▶ _YOUR OBJECTIVE_
Exactly as written, please set down all of the entries again, with no pictures.

▶ _Spatial relationship records_
↓↓↓

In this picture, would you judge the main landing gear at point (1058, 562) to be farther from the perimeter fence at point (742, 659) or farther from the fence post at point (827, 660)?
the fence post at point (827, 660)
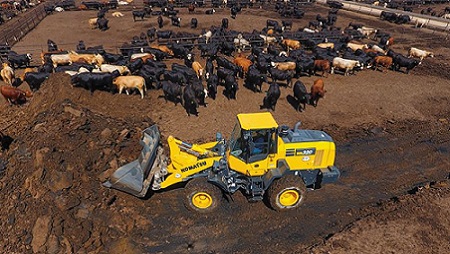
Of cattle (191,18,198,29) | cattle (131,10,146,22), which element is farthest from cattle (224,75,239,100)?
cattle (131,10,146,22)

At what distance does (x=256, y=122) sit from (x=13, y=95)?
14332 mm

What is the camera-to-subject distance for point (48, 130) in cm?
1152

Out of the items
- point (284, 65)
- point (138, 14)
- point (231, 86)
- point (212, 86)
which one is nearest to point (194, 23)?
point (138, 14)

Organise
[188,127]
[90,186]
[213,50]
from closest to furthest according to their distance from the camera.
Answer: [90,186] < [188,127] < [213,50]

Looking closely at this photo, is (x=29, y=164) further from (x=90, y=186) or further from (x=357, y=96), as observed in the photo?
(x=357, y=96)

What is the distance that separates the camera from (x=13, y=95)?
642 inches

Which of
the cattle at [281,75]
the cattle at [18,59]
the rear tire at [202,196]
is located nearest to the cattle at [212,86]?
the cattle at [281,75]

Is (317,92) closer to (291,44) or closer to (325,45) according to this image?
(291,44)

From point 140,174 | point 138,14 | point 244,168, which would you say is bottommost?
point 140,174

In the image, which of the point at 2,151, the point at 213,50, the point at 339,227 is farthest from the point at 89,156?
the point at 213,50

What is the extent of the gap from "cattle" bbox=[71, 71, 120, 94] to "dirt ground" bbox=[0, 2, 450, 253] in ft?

↑↑↑

▶ _OUTPUT FOR THIS EXERCISE_
In this picture, would you judge the main landing gear at point (1058, 562) to be farther from the perimeter fence at point (742, 659) or farther from the fence post at point (827, 660)?
the fence post at point (827, 660)
Of cattle (191,18,198,29) | cattle (131,10,146,22), which element is farthest from cattle (224,75,239,100)?
cattle (131,10,146,22)

At what distance does (x=256, y=122) sit from (x=13, y=95)?
14332 mm

What is the camera-to-subject distance for point (48, 130) in cm?
1152

Out of the items
- point (284, 65)
- point (138, 14)
- point (231, 86)
- point (212, 86)
which one is nearest to point (194, 23)?
point (138, 14)

Organise
[188,127]
[90,186]
[213,50]
from closest to furthest according to their distance from the camera.
Answer: [90,186] < [188,127] < [213,50]

Looking closely at this photo, is (x=29, y=164) further from (x=90, y=186) or further from (x=357, y=96), as observed in the photo?
(x=357, y=96)

What is the distance that separates the camera from (x=13, y=95)?
642 inches

Which of
the cattle at [281,75]
the cattle at [18,59]
the rear tire at [202,196]
is located nearest to the cattle at [212,86]?
the cattle at [281,75]

Is (317,92) closer to (291,44) or closer to (325,45) according to this image?
(291,44)

From point 140,174 | point 138,14 | point 244,168, which would you say is bottommost?
point 140,174

In the image, which of the point at 2,151, the point at 213,50, the point at 339,227 is farthest from the point at 89,156?
the point at 213,50

What is the extent of the gap from "cattle" bbox=[71, 71, 120, 94] to "dirt ground" bbox=[0, 2, 450, 253] in ft?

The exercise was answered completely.